When I speak of difference as the basis of passionate love, I want to be clear that I am not talking about gender. It is true that the one I love is a woman and this plays a part in my attraction, but it is not the cause of my passionate love for her. After all, I am not attracted to all, or even most, women (and I have been attracted to certain men). If the difference I have been talking about were that shallow, I would fall in love with categories, not individuals. The difference of which I speak is the singularity of the beloved, what she is that no one else could be. This is impossible to describe in words – only poetic language can begin to flirt with an understanding of this difference, just as only poetic language can come close to expressing the actual feelings of this marvelous passion, this beautiful adversarial relationship we know as love. The poetic use of language has a uselessness about it that is comparable to the uselessness of love. One cannot write contracts poetically just as one cannot contract to be in love. This is why marriage and other formalizations of love are absurd. What they try to formalize cannot be formalized, because it is a passion, a storm that strikes suddenly and may end just as suddenly.
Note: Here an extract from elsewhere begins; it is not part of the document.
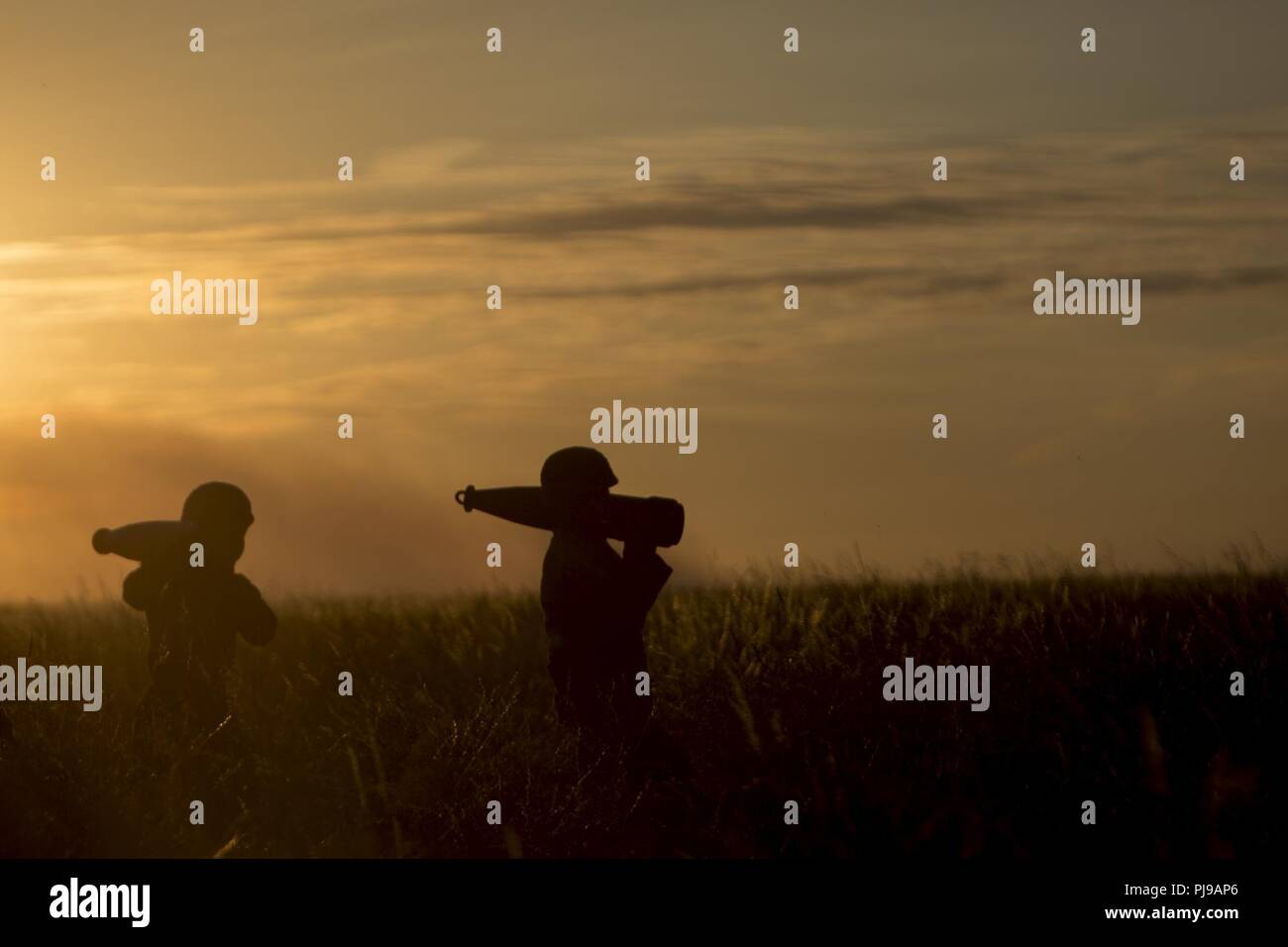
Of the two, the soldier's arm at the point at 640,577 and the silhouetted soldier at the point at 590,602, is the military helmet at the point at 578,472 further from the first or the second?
the soldier's arm at the point at 640,577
It is true that one’s conscious will can affect one’s passions and even, to some extent, direct them, but it cannot fully control them, and unpredictability remains a part of the marvel of passionate love. In the intensity of desire found in passionate love, the fire of human wildness burns brightly.
*This is not completely true. In fact, in Juliette, a genuine and egoistic love does seem to exist between certain characters. However, most of the sexual relationships in his books do not involve such love.